[DATA FOR PROCESSING Boundary: Start]

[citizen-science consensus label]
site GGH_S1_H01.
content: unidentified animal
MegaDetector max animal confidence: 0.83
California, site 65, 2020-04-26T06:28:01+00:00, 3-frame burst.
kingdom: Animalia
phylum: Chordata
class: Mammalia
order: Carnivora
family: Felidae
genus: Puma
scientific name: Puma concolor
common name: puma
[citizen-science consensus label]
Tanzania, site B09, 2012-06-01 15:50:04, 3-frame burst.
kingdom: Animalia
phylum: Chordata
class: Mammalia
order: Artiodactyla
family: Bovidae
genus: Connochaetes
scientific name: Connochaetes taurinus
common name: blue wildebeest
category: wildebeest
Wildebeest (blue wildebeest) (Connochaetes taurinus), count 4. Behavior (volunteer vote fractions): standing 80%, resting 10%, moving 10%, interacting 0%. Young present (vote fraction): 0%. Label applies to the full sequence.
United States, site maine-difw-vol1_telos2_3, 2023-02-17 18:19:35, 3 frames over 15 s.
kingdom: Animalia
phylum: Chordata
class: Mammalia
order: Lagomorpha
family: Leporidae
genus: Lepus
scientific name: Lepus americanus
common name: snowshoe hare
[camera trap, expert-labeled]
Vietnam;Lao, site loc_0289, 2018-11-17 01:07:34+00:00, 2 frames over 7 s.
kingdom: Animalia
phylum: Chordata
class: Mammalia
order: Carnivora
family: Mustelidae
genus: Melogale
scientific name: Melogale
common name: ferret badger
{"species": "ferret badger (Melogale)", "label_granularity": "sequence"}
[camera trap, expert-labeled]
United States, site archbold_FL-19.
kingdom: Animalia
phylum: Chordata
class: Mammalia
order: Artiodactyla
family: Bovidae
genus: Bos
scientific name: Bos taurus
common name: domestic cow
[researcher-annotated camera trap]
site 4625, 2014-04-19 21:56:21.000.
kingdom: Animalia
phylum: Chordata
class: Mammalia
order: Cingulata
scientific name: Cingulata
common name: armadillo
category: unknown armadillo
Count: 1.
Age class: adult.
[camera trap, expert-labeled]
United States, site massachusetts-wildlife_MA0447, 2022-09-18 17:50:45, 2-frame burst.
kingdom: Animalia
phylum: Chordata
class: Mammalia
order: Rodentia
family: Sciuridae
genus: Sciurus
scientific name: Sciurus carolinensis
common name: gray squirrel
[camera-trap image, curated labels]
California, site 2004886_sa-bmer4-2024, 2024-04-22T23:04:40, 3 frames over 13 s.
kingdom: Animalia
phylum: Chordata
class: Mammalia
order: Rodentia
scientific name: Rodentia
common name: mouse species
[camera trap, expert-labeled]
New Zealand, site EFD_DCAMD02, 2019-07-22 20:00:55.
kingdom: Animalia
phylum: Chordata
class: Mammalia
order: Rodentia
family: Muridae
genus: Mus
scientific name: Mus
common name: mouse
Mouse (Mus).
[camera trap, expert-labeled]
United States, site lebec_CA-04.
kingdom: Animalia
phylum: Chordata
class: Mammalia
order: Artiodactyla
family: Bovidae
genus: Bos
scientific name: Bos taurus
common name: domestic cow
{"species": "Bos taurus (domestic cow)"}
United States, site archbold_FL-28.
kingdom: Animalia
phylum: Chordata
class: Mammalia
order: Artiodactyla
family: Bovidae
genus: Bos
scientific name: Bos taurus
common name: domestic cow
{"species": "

[DATA FOR PROCESSING Boundary: End]

- _PROBLEM REQUIREMENTS_: Would you reproduce the material above exactly as it reads?

- _EXPECTED ANSWER_:
[citizen-science consensus label]
site GGH_S1_H01.
content: unidentified animal
MegaDetector max animal confidence: 0.83
California, site 65, 2020-04-26T06:28:01+00:00, 3-frame burst.
kingdom: Animalia
phylum: Chordata
class: Mammalia
order: Carnivora
family: Felidae
genus: Puma
scientific name: Puma concolor
common name: puma
[citizen-science consensus label]
Tanzania, site B09, 2012-06-01 15:50:04, 3-frame burst.
kingdom: Animalia
phylum: Chordata
class: Mammalia
order: Artiodactyla
family: Bovidae
genus: Connochaetes
scientific name: Connochaetes taurinus
common name: blue wildebeest
category: wildebeest
Wildebeest (blue wildebeest) (Connochaetes taurinus), count 4. Behavior (volunteer vote fractions): standing 80%, resting 10%, moving 10%, interacting 0%. Young present (vote fraction): 0%. Label applies to the full sequence.
United States, site maine-difw-vol1_telos2_3, 2023-02-17 18:19:35, 3 frames over 15 s.
kingdom: Animalia
phylum: Chordata
class: Mammalia
order: Lagomorpha
family: Leporidae
genus: Lepus
scientific name: Lepus americanus
common name: snowshoe hare
[camera trap, expert-labeled]
Vietnam;Lao, site loc_0289, 2018-11-17 01:07:34+00:00, 2 frames over 7 s.
kingdom: Animalia
phylum: Chordata
class: Mammalia
order: Carnivora
family: Mustelidae
genus: Melogale
scientific name: Melogale
common name: ferret badger
{"species": "ferret badger (Melogale)", "label_granularity": "sequence"}
[camera trap, expert-labeled]
United States, site archbold_FL-19.
kingdom: Animalia
phylum: Chordata
class: Mammalia
order: Artiodactyla
family: Bovidae
genus: Bos
scientific name: Bos taurus
common name: domestic cow
[researcher-annotated camera trap]
site 4625, 2014-04-19 21:56:21.000.
kingdom: Animalia
phylum: Chordata
class: Mammalia
order: Cingulata
scientific name: Cingulata
common name: armadillo
category: unknown armadillo
Count: 1.
Age class: adult.
[camera trap, expert-labeled]
United States, site massachusetts-wildlife_MA0447, 2022-09-18 17:50:45, 2-frame burst.
kingdom: Animalia
phylum: Chordata
class: Mammalia
order: Rodentia
family: Sciuridae
genus: Sciurus
scientific name: Sciurus carolinensis
common name: gray squirrel
[camera-trap image, curated labels]
California, site 2004886_sa-bmer4-2024, 2024-04-22T23:04:40, 3 frames over 13 s.
kingdom: Animalia
phylum: Chordata
class: Mammalia
order: Rodentia
scientific name: Rodentia
common name: mouse species
[camera trap, expert-labeled]
New Zealand, site EFD_DCAMD02, 2019-07-22 20:00:55.
kingdom: Animalia
phylum: Chordata
class: Mammalia
order: Rodentia
family: Muridae
genus: Mus
scientific name: Mus
common name: mouse
Mouse (Mus).
[camera trap, expert-labeled]
United States, site lebec_CA-04.
kingdom: Animalia
phylum: Chordata
class: Mammalia
order: Artiodactyla
family: Bovidae
genus: Bos
scientific name: Bos taurus
common name: domestic cow
{"species": "Bos taurus (domestic cow)"}
United States, site archbold_FL-28.
kingdom: Animalia
phylum: Chordata
class: Mammalia
order: Artiodactyla
family: Bovidae
genus: Bos
scientific name: Bos taurus
common name: domestic cow
{"species": "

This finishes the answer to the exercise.